Perform node embedding on the `Cora` dataset using the `DGI` model

Make sure that the Cora dataset is already in your HugeGraph database. If not, you can run the import_graph_from_dgl function to import the Cora dataset from DGL into the HugeGraph database.

from hugegraph_ml.utils.dgl2hugegraph_utils import import_graph_from_dgl

import_graph_from_dgl("cora")

Run dgi_example.py to view the example.

python ./hugegraph_ml/examples/dgi_example.py

The specific process is as follows:

1. Graph data convert

Convert the graph from HugeGraph to DGL format.

from hugegraph_ml.data.hugegraph2dgl import HugeGraph2DGL
from hugegraph_ml.models.dgi import DGI
from hugegraph_ml.models.mlp import MLPClassifier
from hugegraph_ml.tasks.node_classify import NodeClassify
from hugegraph_ml.tasks.node_embed import NodeEmbed

hg2d = HugeGraph2DGL()
graph = hg2d.convert_graph(vertex_label="CORA_vertex", edge_label="CORA_edge")

2. Select model instance

model = DGI(n_in_feats=graph.ndata["feat"].shape[1])

3. Train model and node embedding

node_embed_task = NodeEmbed(graph=graph, model=model)
embedded_graph = node_embed_task.train_and_embed(add_self_loop=True, n_epochs=300, patience=30)

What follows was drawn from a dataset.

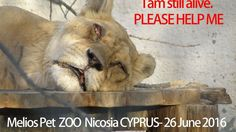 Please, Please, Please help!! Melios Pet Centre is killing these animals, Melios Zoo Nicosia, the animals are neglected, cramped underfed with sores on their bodies and eyes, they are severely ill-treated just to earn money in a public show. Please help them, with your help we can change this torture...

4. Downstream tasks node classification using MLP

model = MLPClassifier(
    n_in_feat=embedded_graph.ndata["feat"].shape[1],
    n_out_feat=embedded_graph.ndata["label"].unique().shape[0]
)
node_clf_task = NodeClassify(graph=embedded_graph, model=model)
node_clf_task.train(lr=1e-3, n_epochs=400, patience=40)
print(node_clf_task.evaluate())

5. Obtain the metrics

{'accuracy': 0.82, 'loss': 0.5714246034622192}

Perform node classification on the `Cora` dataset using the `GRAND` model.

You can refer to the example in the grand_example.py

from hugegraph_ml.data.hugegraph2dgl import HugeGraph2DGL
from hugegraph_ml.models.grand import GRAND
from hugegraph_ml.tasks.node_classify import NodeClassify

hg2d = HugeGraph2DGL()
graph = hg2d.convert_graph(vertex_label="CORA_vertex", edge_label="CORA_edge")
model = GRAND(
    n_in_feats=graph.ndata["feat"].shape[1],
    n_out_feats=graph.ndata["label"].unique().shape[0]
)
node_clf_task = NodeClassify(graph, model)
node_clf_task.train(lr=1e-2, weight_decay=5e-4, n_epochs=2000, patience=100)
print(node_clf_task.evaluate())